> INSTRUÇÕES
Escreva a continuação do texto sobre o ensino de filosofia na escola, começando logo após a última frase apresentada.

> TRECHO DO DOCUMENTO
----------------------------------------
A PRAXIS FILOSÓFICA ALÉM DA DISCIPLINA
Segundo o filósofo Michel Foucault, uma disciplina é constituída “por um domínio de objetos, um conjunto de métodos, um corpus de proposições consideradas verdadeiras, um jogo de regras e de definições, de técnicas e de instrumentos”. Como disciplina carrega elementos de um discurso ou de vários, que atuam diretamente ou indiretamente sobre os sujeitos que se tornam seus porta-vozes, muitas vezes anonimamente.
Na escola, uma disciplina é um corpus atuante da imagem do pensamento do estado colocada em prática por um agente-professor graduado e reconhecido por este estado como autoridade capaz de difundir e preservar esse pensamento através de sua semiótica discursiva jurídica-pedagógica-escolar. A prática dos conteúdos programáticos. Daí que muitos professores sejam meros passadores destes conteúdos discursivos.
Com a obrigatoriedade do ensino da disciplina filosofia nas escolas do grau médio, duas proposições se mostram para serem examinadas na compreensão do que sejam escola e filosofia.
I – PROPOSIÇÃO
Para alguns a escola é a instituição do estado — aparelho ideológico —, onde o educando busca informação-formação por via das disciplinas que lhe possibilitarão ler e interpretar os códigos sócio-culturais de sua realidade, para que, munido destes conhecimentos-instrumentos, possa produzir elementos necessários à sua existência em sociedade. Nesta proposição, a escola é um território com estados de coisas bem definidos por suas funções e suas metas, e o professor atua como agente ensignador (aquele que não examinou a ordem dos signos e métodos que o graduaram) do discurso do estado, o organismo a ser preservado. Como ensignador, o professor não suspeita que é apenas a ressonância do corpus-significante dominante e jamais um educador, o que produz novas formas de percepções, afectos e cognições juntamente com o educando. A fundação ontológica do educar. Para este ensignador, o ensino de filosofia será tratado como qualquer disciplina escolar que sustenta um discurso distante da criatividade e atuação comunitária. Nada do filosofar. Apenas ilustrações de História da Filosofia com suas doutrinas e sistemas. Na verdade uma teologia com suas definições de essência, substância, Uno, primeiras causas, coisa em si, fim último, transcendência… Nada de tomar com Marx que “os filósofos não brotam da terra como cogumelos. Eles são frutos da sua época, do seu povo”. Muito pelo contrário. Para si, os filósofos são entes vegetativos.
----------------------------------------
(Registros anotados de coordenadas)
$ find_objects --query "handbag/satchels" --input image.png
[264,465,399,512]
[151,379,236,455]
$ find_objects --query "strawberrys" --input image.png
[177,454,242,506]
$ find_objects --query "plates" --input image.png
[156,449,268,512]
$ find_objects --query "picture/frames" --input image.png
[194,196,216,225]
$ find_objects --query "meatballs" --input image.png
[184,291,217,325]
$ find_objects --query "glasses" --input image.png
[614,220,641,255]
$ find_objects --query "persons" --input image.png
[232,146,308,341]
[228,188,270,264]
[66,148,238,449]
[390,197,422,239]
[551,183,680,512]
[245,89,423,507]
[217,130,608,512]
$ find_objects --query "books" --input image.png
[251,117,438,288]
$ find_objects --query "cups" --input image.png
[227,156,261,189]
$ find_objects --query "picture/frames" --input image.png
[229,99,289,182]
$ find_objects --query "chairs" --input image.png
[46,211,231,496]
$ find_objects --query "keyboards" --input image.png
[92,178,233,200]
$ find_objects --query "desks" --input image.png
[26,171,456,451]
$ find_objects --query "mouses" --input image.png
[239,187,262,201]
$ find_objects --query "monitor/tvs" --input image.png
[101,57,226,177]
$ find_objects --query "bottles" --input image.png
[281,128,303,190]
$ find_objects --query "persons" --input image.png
----------------------------------------
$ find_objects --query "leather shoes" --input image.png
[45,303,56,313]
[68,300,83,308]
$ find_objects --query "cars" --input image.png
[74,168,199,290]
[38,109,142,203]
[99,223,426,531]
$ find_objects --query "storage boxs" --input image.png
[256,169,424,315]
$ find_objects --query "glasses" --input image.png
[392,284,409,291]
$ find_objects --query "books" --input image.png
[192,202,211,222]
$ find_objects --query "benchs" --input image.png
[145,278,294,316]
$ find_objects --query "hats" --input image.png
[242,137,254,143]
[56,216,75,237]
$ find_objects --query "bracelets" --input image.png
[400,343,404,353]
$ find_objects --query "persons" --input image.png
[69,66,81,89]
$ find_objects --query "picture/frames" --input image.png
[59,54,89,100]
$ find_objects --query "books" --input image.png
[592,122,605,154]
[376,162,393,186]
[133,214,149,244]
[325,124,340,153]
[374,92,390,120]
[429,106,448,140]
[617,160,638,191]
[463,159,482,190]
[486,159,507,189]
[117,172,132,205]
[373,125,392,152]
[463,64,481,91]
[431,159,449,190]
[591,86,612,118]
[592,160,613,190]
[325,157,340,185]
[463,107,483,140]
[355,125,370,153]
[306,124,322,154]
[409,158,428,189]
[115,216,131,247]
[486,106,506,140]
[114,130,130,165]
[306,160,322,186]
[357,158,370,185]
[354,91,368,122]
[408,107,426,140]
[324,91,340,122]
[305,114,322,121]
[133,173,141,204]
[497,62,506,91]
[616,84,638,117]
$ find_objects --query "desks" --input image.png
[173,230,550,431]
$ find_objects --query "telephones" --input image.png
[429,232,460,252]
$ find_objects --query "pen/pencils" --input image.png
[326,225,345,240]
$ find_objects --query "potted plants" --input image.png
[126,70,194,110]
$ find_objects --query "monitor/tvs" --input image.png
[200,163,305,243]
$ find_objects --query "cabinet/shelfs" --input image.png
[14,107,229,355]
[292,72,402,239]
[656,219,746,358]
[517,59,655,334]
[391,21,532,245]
----------------------------------------
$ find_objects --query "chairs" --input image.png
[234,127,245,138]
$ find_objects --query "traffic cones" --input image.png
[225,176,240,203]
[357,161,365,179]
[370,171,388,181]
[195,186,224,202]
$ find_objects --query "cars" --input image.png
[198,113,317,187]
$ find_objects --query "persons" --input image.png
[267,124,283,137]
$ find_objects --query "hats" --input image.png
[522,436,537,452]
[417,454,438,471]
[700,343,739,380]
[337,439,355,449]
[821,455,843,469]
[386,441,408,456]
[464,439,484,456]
----------------------------------------
> RESULTADO DA TAREFA
II – PROPOSIÇÃO
Já para outros a escola é um território que, embora com estados de coisas definidos, é o espaço-virtual de bons encontros capazes de aumentar a potência de agir do educando. Uma espécie de topos-grego democrático, sociedade dos amigos, onde se movimentam uma imanência especulativa, a amizade dos plurais e o diálogo criador. Aí o professor-educador tece, amigavelmente com os educandos, a cartografia dos desejos, os processuais fundadores de novas formas de existências. Micros-percepções poiéticas. Entra na órbita produtora de novos conceitos; outros perceptos: novas formas de ver e ouvir; e outros afectos: novas formas de sentir, como afirmam os filósofos Deleuze/Guattari. Isto tudo na condição de que educação e filosofia são inseparáveis na experiência do pensar como potência do ver e falar. “A condição de que o olho não permaneça nas coisas e se eleve até as ‘visibilidades’, e de que a linguagem não fique nas palavras ou frases e se eleve até os enunciados”, de acordo com o enunciado filosófico, Foucault/Deleuze. Este, o jogo filosofante. Tomar-se como princípio, e não insuportável conseqüência. Na linguagem esportiva, habitante do buraco negro, mero cumpridor de tabela existencial da pálida refração do que lhe foi dado a ouvir e ver. O suporte da ilusão de possuir vontade e desejos próprios.
EDUCASÓFICA
Escapar da doxa-rígida dos enunciados dos sistemas e doutrinas filosóficas que se fazem memória-arquivo-representativo, servindo apenas para citações de salão do tipo erudição inútil. Para professores carreiristas, argamassa fundamental ao alpinismo profissional. Para algumas escolas e alguns pais, arrebatamentos purpurínicos: “Nossa escola é séria, também oferece ensino de filosofia”. “Que bárbaro, meu filhinho está estudando filosofia!”. Bizarrice da inteligência burguesa. A filosofia não é séria, é uma festa. O bárbaro da filosofia são seus devires, seus sopros, suas trepidações, e não suspiros glaciais.
Desta maneira, a disciplina filosofia na escola atuará como produtora de novos saberes e novos dizeres, deslocando-se como devir e não como memória-representativa, recognição dos conceitos e das funções escolares como modelos de clichês ensignantes. O que só ressona, não cria, não declina o ângulo do conhecimento para outras experiências. Mas interdita a Vontade de Saber, a potência que ultrapassa os discursos já postos, anêmicos e anemizantes. O que é supérfluo à educação/filosófica.
No mais, Platão pode, mas na condição de não se imobilizar em subidas e descidas maníacas/depressivas que constituem o Idealismo, com todas suas faces, como a patologia da Filosofia (Deleuze).